(Excerpts from a dataset)
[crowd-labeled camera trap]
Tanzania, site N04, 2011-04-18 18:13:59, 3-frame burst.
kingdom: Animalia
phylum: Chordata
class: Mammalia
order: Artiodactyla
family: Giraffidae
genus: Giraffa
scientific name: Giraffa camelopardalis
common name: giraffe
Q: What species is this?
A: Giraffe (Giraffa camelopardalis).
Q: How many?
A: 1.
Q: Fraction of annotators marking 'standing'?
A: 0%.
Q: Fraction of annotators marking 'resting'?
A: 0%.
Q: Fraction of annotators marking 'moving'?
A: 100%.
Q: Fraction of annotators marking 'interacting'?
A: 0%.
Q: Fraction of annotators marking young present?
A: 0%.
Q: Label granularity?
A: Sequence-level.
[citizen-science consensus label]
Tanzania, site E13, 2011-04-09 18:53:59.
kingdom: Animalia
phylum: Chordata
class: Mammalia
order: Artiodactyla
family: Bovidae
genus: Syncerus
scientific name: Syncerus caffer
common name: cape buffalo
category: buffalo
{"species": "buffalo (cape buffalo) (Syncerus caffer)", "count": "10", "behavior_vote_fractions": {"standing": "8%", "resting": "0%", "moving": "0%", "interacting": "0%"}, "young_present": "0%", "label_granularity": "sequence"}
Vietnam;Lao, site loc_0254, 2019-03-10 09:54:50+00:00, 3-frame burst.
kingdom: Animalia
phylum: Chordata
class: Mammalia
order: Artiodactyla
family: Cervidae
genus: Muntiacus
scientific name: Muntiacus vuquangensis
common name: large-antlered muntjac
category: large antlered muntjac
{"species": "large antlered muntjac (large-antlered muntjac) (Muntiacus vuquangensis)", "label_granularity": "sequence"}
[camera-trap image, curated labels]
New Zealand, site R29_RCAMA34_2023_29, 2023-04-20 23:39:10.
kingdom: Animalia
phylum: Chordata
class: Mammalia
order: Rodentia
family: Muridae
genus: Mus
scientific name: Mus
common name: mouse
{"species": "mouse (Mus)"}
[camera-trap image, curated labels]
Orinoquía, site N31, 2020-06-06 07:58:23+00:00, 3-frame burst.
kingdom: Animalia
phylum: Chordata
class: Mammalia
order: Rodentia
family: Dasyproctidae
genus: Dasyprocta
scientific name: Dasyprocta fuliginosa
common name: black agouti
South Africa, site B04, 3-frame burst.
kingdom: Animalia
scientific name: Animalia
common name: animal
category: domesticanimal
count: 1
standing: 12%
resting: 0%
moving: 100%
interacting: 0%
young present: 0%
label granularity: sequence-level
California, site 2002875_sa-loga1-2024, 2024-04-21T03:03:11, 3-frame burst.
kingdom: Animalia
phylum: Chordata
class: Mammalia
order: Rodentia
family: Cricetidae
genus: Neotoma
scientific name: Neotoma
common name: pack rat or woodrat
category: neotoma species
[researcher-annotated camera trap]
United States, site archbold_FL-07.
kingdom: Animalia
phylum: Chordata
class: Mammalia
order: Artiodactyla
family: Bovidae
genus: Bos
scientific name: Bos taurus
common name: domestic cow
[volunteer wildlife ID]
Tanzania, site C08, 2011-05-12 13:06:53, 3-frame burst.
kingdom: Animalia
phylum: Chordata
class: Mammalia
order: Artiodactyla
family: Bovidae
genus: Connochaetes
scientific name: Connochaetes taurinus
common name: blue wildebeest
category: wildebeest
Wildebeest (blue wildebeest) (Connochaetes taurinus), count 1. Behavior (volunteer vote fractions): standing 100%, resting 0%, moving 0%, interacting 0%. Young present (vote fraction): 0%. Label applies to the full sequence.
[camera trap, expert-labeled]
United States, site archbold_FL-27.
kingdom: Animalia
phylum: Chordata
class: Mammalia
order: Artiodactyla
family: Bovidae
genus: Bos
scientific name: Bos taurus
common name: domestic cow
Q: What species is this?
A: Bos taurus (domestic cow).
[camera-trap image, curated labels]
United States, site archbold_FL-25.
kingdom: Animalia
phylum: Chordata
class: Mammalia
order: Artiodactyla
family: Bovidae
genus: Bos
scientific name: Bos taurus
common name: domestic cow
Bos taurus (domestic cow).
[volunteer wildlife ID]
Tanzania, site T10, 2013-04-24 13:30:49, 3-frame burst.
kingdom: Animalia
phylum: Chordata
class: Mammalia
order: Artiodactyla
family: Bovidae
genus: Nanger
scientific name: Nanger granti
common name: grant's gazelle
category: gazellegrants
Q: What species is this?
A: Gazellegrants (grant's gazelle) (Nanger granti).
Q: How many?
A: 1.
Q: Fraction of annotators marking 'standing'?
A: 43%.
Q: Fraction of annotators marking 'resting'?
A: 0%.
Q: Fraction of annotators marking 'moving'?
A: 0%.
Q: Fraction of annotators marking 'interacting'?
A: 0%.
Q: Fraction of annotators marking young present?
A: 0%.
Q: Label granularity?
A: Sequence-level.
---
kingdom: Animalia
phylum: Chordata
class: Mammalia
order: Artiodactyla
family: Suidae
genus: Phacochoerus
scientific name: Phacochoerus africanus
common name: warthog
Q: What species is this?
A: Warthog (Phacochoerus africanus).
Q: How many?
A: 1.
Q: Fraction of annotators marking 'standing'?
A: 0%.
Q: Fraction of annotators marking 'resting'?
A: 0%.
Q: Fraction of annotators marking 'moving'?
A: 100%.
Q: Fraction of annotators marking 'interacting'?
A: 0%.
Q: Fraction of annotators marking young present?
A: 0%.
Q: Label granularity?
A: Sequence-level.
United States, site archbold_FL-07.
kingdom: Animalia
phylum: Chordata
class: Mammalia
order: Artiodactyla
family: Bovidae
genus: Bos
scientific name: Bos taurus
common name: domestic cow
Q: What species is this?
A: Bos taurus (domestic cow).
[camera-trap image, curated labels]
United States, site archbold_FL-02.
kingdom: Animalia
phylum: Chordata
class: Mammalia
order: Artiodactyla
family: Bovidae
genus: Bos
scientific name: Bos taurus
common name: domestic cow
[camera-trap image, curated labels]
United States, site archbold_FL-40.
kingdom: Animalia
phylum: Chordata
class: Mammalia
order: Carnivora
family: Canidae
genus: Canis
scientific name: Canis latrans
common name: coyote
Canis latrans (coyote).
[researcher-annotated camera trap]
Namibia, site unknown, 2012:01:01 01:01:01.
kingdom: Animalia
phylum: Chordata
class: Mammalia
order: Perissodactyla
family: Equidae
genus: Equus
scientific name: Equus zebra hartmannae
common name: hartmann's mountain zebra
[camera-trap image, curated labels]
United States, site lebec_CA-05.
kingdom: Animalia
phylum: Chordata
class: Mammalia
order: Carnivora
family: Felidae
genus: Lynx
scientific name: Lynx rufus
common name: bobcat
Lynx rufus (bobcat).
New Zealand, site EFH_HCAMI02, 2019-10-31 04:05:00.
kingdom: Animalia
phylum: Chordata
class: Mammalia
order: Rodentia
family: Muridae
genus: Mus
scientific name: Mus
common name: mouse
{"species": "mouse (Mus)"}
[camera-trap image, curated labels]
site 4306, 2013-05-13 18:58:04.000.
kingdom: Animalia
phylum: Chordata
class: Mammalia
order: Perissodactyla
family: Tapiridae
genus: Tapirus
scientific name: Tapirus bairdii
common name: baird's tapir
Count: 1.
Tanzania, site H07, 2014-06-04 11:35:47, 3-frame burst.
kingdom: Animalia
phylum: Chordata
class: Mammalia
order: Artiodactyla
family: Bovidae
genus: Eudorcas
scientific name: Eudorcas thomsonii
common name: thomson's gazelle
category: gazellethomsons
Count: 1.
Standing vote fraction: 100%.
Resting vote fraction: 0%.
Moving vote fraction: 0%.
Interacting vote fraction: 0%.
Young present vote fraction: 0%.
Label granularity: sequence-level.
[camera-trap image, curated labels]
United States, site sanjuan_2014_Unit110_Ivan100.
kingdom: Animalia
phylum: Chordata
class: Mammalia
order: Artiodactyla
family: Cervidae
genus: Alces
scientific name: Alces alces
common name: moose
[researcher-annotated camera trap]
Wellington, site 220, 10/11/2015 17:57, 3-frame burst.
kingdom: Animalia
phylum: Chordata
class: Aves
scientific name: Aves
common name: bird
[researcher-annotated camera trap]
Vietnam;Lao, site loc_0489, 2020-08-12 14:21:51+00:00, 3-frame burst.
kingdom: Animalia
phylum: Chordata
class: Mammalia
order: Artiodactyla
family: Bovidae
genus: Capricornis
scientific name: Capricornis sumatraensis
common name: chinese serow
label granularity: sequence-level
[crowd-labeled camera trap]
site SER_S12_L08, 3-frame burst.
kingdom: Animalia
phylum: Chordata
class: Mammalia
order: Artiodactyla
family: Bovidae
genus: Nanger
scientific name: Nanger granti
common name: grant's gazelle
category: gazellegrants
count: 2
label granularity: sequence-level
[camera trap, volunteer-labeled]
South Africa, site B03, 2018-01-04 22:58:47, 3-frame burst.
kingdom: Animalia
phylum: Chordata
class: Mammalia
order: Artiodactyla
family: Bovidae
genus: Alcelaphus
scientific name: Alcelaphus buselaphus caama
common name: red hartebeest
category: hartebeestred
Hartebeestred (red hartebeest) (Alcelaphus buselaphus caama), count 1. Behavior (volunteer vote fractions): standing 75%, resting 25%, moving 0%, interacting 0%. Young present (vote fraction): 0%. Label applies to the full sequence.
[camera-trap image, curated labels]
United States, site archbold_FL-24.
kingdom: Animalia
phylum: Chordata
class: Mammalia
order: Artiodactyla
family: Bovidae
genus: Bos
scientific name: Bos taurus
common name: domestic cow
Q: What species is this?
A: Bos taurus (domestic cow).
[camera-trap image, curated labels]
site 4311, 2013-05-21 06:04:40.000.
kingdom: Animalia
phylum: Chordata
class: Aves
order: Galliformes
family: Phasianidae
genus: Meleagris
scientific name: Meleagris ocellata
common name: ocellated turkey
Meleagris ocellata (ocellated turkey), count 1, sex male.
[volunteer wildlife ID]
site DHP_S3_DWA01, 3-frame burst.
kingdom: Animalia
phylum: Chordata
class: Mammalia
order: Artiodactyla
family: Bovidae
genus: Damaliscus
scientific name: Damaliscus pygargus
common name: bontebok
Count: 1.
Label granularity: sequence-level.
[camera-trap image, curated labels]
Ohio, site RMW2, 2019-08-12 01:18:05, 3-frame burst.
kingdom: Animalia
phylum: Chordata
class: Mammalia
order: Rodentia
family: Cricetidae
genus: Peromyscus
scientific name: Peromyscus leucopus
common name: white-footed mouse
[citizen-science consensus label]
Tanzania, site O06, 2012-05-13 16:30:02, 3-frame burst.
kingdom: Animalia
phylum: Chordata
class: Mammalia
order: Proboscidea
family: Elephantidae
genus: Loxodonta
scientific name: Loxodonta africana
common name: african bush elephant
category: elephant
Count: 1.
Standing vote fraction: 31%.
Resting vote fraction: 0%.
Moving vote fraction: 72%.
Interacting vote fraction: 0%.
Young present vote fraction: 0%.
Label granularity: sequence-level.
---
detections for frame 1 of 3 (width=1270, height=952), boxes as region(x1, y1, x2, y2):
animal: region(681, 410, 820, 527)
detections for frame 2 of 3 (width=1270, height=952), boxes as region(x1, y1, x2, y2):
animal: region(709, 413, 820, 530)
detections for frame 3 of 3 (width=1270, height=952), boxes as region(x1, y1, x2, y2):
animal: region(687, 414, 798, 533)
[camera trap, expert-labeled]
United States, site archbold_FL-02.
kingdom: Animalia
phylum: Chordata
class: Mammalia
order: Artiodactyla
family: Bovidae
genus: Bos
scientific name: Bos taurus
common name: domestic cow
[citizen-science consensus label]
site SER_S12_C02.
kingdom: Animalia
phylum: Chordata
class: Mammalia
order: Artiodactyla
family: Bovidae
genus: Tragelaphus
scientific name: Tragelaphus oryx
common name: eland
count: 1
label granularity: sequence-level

> [WHAT YOU NEED TO DO]
Copying word for word, give each line of the data above from the first one through the line containing "scientific name: Syncerus caffer", and nothing else.

> [SOLUTION TO THIS PROBLEM]
[crowd-labeled camera trap]
Tanzania, site N04, 2011-04-18 18:13:59, 3-frame burst.
kingdom: Animalia
phylum: Chordata
class: Mammalia
order: Artiodactyla
family: Giraffidae
genus: Giraffa
scientific name: Giraffa camelopardalis
common name: giraffe
Q: What species is this?
A: Giraffe (Giraffa camelopardalis).
Q: How many?
A: 1.
Q: Fraction of annotators marking 'standing'?
A: 0%.
Q: Fraction of annotators marking 'resting'?
A: 0%.
Q: Fraction of annotators marking 'moving'?
A: 100%.
Q: Fraction of annotators marking 'interacting'?
A: 0%.
Q: Fraction of annotators marking young present?
A: 0%.
Q: Label granularity?
A: Sequence-level.
[citizen-science consensus label]
Tanzania, site E13, 2011-04-09 18:53:59.
kingdom: Animalia
phylum: Chordata
class: Mammalia
order: Artiodactyla
family: Bovidae
genus: Syncerus
scientific name: Syncerus caffer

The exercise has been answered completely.